# Challenge:
Only those lines running from the line that contains "From furthest all the way to nearest, how are" through the end of the material are to be written out, each exactly as shown.

# Dataset excerpts:
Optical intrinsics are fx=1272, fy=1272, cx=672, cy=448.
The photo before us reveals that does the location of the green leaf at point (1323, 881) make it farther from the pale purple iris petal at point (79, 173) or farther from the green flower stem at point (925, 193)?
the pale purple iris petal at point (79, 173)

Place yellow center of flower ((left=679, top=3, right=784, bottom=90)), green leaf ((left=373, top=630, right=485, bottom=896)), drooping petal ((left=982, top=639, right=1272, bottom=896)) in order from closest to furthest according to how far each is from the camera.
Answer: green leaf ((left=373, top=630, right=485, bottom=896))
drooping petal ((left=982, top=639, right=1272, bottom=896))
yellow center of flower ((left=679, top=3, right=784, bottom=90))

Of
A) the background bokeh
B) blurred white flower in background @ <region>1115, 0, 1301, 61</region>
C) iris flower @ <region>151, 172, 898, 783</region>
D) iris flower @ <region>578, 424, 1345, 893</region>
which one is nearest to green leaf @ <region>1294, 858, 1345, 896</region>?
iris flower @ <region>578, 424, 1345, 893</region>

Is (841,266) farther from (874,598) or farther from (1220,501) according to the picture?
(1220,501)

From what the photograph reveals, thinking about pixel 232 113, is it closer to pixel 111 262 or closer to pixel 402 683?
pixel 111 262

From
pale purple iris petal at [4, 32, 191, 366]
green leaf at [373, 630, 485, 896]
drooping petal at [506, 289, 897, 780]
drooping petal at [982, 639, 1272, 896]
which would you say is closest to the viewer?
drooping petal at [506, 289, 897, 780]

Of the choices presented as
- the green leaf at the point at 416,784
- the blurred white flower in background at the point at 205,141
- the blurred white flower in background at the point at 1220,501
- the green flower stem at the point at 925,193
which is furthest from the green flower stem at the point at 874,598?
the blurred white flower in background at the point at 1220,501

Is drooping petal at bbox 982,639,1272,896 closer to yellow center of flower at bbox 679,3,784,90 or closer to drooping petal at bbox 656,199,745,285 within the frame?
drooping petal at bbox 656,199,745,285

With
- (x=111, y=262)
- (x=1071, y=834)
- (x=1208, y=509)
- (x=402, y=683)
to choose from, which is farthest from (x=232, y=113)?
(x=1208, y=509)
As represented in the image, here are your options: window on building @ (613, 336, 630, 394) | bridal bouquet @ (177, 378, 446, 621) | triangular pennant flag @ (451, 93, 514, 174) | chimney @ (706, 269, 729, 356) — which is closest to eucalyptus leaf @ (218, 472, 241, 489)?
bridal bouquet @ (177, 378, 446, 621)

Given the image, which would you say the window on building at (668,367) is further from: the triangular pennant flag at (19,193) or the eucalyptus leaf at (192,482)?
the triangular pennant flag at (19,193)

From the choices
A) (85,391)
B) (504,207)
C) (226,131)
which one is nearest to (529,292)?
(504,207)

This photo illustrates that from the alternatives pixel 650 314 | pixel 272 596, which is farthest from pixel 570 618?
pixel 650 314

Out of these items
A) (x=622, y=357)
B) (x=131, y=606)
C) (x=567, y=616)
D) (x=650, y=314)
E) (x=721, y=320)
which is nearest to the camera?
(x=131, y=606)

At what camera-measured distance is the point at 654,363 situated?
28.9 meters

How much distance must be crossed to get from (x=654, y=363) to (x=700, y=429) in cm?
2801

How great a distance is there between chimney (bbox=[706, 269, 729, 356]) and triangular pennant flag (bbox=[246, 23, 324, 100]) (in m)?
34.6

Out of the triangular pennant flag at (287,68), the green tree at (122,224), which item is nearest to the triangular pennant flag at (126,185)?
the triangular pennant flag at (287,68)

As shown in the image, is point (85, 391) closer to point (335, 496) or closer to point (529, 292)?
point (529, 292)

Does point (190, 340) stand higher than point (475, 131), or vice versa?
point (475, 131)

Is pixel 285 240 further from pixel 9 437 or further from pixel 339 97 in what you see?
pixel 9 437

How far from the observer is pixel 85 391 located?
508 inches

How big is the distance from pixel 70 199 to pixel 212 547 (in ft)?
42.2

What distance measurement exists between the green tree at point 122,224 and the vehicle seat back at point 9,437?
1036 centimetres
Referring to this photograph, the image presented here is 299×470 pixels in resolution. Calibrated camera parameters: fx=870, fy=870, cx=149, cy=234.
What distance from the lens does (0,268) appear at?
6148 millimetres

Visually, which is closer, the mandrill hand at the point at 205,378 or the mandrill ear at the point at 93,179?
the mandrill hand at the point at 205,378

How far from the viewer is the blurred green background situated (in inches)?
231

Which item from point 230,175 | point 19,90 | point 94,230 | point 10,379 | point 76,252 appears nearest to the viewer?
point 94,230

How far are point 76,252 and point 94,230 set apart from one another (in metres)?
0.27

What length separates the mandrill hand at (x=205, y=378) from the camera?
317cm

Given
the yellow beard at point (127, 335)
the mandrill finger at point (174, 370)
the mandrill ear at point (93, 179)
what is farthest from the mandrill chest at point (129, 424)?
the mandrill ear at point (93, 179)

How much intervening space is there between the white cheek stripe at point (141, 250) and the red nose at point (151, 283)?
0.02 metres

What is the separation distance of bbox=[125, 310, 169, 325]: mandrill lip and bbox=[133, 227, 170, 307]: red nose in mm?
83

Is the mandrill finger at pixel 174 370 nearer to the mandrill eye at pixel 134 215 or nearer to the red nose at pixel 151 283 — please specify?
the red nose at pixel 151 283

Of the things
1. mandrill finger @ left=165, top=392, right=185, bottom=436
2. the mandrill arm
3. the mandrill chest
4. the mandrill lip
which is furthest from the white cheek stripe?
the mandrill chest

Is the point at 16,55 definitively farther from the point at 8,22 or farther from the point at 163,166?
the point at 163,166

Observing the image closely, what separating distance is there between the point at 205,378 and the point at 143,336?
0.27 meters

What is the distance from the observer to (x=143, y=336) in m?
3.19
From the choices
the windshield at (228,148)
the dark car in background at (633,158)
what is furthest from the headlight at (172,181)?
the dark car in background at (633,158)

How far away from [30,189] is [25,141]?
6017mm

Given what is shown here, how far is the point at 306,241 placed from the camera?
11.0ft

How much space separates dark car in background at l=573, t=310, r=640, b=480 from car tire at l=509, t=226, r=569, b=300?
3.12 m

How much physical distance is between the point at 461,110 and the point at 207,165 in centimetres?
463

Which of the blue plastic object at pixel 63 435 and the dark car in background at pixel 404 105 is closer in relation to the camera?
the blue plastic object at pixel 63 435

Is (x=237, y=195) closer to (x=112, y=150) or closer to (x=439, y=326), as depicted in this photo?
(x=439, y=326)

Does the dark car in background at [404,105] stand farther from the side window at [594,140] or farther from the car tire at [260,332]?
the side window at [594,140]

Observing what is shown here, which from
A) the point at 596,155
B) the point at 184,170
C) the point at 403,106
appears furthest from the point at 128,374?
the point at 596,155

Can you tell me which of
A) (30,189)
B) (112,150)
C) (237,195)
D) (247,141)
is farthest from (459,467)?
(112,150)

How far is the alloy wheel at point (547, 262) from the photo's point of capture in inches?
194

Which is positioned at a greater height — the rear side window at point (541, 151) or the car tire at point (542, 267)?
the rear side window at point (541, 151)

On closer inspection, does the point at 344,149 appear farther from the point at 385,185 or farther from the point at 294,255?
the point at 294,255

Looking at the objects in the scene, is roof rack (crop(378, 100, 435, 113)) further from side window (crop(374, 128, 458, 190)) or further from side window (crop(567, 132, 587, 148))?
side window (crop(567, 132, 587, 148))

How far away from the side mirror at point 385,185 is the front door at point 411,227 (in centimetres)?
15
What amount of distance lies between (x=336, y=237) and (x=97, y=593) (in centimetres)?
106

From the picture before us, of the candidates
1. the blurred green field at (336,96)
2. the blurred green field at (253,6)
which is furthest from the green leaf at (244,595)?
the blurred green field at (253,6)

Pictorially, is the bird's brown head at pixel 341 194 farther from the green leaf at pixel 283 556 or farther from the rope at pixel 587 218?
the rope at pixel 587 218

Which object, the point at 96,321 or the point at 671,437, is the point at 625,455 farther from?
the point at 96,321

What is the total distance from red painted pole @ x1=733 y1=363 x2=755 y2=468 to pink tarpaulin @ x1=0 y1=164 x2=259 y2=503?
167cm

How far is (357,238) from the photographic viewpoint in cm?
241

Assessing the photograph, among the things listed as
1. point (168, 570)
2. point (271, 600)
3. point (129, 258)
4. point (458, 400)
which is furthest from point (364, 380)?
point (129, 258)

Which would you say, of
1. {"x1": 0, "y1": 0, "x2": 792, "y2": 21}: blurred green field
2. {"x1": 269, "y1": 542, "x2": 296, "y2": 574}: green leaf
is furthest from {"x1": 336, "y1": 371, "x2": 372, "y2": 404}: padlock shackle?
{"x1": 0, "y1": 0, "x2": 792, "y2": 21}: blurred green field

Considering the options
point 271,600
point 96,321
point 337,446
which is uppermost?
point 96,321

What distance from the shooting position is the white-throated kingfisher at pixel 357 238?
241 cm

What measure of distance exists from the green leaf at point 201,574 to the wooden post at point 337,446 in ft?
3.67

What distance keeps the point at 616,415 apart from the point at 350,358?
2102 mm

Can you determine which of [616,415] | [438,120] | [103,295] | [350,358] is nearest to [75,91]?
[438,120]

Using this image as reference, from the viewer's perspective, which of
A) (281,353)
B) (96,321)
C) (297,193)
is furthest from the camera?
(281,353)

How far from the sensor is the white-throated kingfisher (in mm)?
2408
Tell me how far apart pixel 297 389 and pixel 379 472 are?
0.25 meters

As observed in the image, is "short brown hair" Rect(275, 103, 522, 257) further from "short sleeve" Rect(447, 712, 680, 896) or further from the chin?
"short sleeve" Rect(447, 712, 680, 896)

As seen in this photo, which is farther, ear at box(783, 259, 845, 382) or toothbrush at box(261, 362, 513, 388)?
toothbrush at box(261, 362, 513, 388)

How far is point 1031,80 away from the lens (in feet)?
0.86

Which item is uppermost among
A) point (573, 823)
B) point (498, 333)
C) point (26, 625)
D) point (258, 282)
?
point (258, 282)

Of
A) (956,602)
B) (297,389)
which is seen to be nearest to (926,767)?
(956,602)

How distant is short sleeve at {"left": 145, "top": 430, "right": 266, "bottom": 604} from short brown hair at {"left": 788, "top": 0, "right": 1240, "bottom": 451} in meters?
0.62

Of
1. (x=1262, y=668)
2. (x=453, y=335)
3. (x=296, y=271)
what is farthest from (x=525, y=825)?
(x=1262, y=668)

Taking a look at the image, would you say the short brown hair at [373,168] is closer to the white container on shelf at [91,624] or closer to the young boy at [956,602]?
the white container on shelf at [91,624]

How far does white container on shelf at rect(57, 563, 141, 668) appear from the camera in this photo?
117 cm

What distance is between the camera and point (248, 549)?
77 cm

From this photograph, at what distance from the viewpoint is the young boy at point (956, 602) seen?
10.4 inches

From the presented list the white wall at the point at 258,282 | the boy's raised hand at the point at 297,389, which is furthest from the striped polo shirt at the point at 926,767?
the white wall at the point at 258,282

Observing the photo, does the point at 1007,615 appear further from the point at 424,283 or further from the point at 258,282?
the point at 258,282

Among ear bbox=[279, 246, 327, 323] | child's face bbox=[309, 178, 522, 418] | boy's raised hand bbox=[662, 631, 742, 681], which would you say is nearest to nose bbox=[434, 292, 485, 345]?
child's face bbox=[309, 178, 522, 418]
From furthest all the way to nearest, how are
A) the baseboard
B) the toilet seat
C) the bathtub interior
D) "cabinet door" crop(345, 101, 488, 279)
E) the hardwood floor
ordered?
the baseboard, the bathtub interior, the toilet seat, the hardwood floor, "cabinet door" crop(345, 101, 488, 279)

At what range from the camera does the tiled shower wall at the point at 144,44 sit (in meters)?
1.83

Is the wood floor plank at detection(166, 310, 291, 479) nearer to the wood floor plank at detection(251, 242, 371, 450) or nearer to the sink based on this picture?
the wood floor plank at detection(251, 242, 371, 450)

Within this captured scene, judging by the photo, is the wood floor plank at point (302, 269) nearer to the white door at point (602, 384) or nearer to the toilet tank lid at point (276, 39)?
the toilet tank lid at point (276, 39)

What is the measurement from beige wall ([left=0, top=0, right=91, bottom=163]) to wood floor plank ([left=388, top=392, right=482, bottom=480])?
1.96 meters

# Answer to this task:
From furthest all the way to nearest, how are
A) the baseboard
B) the toilet seat
C) the bathtub interior
D) "cabinet door" crop(345, 101, 488, 279)
E) the hardwood floor
ordered?
the baseboard, the bathtub interior, the toilet seat, the hardwood floor, "cabinet door" crop(345, 101, 488, 279)

At what range from the camera does the tiled shower wall at the point at 144,44 sit (in meters)?
1.83

Is the wood floor plank at detection(166, 310, 291, 479) nearer to the wood floor plank at detection(251, 242, 371, 450) or nearer to the sink based on this picture?
the wood floor plank at detection(251, 242, 371, 450)

Within this captured scene, judging by the photo, is the wood floor plank at point (302, 269) nearer to the white door at point (602, 384) or nearer to the toilet tank lid at point (276, 39)?
the toilet tank lid at point (276, 39)

What is the measurement from beige wall ([left=0, top=0, right=91, bottom=163]) to wood floor plank ([left=388, top=392, right=482, bottom=480])?
1.96 meters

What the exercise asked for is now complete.